Former Kuwaiti information minister and publisher Saad Al Ajmi described tweeting as a double-edged sword, noting that having the largest number of followers doesn't necessarily make users the most effective tweeps.
"Twitter has created a new speedy culture and provided people a space to express their views, and, achieve three goals: information, communication and pleasure," he said. "I don't think there's a print or broadcast medium that doesn't have a Twitter account."
To Al Ajmi, Twitter has had an impact on Arabic, a rich language that lends itself to lengthy prose and rhetoric.
"Twitter has had a noticeable effect on Arab culture: limiting oneself to 140 characters in a tweet deprives us of stretching and explaining, which is typical Arabic style," he said.
But Twitter has also contributed to the protection of Arabic letters and of the language because it has replaced digital writing, he elaborated, while it's also exposed countless PhDs who are incapable of writing it properly.

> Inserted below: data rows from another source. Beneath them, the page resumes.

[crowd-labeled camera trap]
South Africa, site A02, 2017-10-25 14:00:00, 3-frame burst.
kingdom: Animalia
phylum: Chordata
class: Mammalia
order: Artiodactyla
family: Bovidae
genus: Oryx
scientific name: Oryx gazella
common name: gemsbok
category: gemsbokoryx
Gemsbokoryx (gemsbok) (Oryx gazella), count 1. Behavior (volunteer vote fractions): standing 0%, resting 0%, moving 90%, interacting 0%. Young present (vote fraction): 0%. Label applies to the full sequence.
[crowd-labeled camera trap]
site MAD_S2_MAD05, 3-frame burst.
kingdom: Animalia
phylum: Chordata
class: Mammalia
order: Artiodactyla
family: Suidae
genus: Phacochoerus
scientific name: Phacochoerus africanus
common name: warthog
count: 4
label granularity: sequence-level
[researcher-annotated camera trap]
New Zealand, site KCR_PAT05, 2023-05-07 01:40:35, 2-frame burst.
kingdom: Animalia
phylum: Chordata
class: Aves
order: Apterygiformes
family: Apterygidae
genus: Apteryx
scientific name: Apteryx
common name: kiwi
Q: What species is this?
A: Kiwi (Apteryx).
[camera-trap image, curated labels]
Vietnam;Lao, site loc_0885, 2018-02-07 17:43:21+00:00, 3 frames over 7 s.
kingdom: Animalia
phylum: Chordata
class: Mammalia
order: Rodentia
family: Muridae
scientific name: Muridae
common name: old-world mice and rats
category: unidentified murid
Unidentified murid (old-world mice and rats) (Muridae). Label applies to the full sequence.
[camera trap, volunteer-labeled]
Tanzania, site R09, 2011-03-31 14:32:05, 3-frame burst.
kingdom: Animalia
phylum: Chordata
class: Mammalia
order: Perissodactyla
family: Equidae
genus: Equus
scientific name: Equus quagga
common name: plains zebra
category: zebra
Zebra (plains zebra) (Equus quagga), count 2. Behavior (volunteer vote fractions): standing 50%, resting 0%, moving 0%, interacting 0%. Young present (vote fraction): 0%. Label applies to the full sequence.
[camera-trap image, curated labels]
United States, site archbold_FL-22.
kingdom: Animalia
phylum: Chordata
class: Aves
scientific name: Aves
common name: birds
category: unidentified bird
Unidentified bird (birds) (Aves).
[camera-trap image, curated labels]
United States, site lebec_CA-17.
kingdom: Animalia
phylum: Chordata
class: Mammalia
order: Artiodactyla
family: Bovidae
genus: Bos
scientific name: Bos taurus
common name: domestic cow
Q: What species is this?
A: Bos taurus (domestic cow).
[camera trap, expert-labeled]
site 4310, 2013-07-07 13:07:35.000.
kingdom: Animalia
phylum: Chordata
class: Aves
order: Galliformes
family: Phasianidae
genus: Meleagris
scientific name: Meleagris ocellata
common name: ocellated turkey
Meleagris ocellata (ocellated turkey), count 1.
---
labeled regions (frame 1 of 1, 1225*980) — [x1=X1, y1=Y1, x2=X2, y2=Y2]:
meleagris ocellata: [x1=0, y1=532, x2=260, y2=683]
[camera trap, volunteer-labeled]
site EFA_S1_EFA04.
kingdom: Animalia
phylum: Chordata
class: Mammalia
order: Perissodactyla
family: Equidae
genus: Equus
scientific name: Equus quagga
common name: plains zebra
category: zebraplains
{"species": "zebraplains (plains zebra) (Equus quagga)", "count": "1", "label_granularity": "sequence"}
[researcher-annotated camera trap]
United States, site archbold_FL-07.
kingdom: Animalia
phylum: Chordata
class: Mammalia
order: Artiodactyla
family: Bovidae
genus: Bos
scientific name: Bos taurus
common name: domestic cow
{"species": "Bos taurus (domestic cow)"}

Jamal Khashoggi, the Saudi director general of Al Arab satellite news channel owned by Prince Alwaleed bin Talal, saw sinister uses of social media.
He warned against electronic armies or cells he equated with bacteria and germs that weakened Twitter.
"The electronic cells group five or six individuals with social media experience who set up 100-200 accounts on one of the social media, create a virtual world, and launch specific campaigns that may or may not be good and that are mostly run by political or military entities using mechanisms for premeditated assaults by paid individuals," he charged.
Khashoggi also said repeated lies and claims on Twitter by these cells become reality, prompting governments or institutions to reply and deny what is published and is untrue.
Jaber Al-Harmi, Al Sharq's editor in chief, said the Twitter confab provided a media platform for all to engage in a free discussion as part of its ongoing dedication to social responsibility.
Ethics and how to keep offending content in check are a recurring issue Arab Gulf states take very seriously and that detractors say is an impingement on their personal freedom.
There are ample examples of what turns off print and online content consumers.
On October 25, a horrific crash in Qatar involving a fuel-laden truck and a four-wheel drive passenger car with two male occupants led to the truck flipping over the vehicle, bursting into flames, and burning the men inside it.
No sooner did the accident occur than voyeuristic passersby shot and uploaded videos onto social media, to the dismay of the dead men's loved ones and in clear violation of the country's laws.
The incident triggered a wave of outrage and calls for bans on videos clips related to peoples' personal lives as well as for slapping fines on "anyone who interferes in individuals' privacy, notably traffic accidents, given the physical and psychological impact on the bereaved families," reported Al Sharq.
In September the Qatari cabinet approved amendments to existing legislation that would penalize anyone shooting or disseminating photos of injured or dead people without the consent of the deceased's representatives.